**WHAT YOU SHOULD DO:** Retype the records word for word, from their first line up to and including the line with "88.2 inches".

**DATA LINES:**
________________
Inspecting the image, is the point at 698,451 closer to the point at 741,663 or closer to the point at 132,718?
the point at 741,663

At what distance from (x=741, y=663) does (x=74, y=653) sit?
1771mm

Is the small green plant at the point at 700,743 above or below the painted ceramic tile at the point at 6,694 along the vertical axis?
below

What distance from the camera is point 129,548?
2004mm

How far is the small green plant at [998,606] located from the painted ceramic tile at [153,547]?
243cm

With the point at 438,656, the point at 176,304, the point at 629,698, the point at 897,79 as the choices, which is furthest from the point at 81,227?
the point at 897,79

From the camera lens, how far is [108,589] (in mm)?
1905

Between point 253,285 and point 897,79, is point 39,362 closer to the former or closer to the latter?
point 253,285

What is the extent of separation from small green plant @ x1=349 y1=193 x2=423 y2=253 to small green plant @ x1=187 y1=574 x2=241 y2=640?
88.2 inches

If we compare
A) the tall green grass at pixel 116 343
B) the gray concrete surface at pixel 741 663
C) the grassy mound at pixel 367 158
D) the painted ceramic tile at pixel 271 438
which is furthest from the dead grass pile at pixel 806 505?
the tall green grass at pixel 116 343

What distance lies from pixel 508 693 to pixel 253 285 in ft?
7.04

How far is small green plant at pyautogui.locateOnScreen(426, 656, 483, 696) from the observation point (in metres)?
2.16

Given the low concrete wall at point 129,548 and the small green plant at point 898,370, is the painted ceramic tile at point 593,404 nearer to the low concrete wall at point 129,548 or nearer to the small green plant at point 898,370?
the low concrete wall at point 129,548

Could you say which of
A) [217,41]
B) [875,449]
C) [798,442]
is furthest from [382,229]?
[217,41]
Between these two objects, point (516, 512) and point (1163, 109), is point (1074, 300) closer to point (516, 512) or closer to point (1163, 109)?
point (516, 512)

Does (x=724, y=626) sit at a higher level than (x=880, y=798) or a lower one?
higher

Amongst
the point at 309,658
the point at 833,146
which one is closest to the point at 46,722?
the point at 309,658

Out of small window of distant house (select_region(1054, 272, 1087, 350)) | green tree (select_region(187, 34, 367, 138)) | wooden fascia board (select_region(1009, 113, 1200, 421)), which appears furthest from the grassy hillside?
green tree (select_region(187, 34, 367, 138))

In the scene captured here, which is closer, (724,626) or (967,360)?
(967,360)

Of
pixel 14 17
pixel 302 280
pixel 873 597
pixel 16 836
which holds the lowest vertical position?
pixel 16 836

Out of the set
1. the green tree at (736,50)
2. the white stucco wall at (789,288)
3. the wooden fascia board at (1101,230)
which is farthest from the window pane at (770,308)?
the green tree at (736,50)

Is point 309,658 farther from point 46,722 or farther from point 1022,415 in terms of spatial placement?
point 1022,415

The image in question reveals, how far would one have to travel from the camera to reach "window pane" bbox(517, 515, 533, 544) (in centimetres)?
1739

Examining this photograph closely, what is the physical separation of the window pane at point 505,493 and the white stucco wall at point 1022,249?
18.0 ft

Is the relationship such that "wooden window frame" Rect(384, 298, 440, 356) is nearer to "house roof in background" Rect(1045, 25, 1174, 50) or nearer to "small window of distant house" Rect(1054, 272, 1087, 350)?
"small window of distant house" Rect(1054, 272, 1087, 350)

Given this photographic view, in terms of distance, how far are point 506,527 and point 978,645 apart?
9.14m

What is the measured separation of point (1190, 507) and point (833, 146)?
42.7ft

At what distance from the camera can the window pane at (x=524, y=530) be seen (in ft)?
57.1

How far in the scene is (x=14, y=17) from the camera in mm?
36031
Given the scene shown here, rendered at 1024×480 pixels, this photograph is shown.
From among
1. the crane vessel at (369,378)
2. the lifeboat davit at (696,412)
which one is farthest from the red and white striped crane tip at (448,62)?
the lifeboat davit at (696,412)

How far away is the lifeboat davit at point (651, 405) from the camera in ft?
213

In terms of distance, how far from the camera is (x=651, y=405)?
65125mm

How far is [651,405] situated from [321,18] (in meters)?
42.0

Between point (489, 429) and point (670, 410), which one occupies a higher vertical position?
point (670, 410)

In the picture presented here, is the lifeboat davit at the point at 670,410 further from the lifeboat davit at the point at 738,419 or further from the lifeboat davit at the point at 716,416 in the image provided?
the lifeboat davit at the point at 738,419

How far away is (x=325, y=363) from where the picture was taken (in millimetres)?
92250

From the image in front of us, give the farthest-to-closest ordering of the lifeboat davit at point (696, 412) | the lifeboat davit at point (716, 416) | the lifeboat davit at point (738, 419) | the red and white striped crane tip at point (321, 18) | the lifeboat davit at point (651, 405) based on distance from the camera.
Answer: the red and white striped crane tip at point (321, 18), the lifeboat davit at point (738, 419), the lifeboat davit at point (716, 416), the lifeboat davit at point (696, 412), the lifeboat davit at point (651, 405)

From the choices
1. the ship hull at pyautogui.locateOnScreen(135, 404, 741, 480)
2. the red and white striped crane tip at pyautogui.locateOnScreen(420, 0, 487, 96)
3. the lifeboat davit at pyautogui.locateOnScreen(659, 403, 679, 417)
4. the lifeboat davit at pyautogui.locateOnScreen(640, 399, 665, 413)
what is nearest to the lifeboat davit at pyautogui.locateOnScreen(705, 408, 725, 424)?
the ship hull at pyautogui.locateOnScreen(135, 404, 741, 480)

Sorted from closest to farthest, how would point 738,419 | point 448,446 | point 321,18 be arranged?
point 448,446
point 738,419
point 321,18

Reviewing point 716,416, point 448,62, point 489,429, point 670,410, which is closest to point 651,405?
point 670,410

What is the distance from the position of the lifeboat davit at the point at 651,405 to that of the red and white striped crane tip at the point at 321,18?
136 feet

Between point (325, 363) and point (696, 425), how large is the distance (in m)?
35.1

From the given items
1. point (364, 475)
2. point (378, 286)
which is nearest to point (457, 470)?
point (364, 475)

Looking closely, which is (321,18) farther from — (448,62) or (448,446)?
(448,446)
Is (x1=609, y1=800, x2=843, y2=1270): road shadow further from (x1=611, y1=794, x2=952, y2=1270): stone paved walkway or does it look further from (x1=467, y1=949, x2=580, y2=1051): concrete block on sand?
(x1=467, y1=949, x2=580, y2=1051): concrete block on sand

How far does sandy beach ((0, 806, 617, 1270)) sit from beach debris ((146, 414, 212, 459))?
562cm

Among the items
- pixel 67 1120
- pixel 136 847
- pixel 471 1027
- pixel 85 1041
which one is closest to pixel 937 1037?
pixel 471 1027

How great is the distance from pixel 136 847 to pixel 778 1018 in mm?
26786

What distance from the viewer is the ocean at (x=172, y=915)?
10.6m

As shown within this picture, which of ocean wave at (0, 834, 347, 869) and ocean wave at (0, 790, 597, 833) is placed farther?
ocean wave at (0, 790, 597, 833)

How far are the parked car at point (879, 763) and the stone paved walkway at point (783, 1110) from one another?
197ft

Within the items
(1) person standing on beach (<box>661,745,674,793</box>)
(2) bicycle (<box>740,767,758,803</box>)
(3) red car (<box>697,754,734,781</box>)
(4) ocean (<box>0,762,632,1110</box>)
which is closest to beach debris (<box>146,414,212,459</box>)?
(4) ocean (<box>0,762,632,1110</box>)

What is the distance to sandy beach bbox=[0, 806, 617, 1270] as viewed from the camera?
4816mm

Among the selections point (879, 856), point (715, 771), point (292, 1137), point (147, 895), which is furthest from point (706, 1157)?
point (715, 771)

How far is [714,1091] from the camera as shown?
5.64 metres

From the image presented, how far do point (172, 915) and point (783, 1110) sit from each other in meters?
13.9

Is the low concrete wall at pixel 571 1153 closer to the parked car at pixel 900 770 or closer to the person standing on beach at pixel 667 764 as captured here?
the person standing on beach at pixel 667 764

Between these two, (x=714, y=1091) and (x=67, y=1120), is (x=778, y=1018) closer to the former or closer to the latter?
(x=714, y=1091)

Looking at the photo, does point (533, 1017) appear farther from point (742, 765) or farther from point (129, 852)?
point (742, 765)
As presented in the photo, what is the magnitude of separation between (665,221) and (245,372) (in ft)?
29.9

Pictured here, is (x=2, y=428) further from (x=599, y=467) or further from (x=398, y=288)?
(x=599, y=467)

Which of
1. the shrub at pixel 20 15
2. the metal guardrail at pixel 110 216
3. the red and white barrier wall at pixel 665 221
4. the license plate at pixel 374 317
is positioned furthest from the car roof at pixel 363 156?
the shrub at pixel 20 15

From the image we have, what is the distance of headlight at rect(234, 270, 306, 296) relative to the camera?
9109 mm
________________
**FINAL ANSWER:**
Inspecting the image, is the point at 698,451 closer to the point at 741,663 or closer to the point at 132,718?
the point at 741,663

At what distance from (x=741, y=663) does (x=74, y=653) sit?
1771mm

Is the small green plant at the point at 700,743 above or below the painted ceramic tile at the point at 6,694 along the vertical axis?
below

What distance from the camera is point 129,548?
2004mm

How far is the small green plant at [998,606] located from the painted ceramic tile at [153,547]?
243cm

With the point at 438,656, the point at 176,304, the point at 629,698, the point at 897,79 as the choices, which is furthest from the point at 81,227?
the point at 897,79

From the camera lens, how far is [108,589] (in mm)?
1905

Between point 253,285 and point 897,79, is point 39,362 closer to the former or closer to the latter?
point 253,285

What is the extent of separation from small green plant @ x1=349 y1=193 x2=423 y2=253 to small green plant @ x1=187 y1=574 x2=241 y2=640?
88.2 inches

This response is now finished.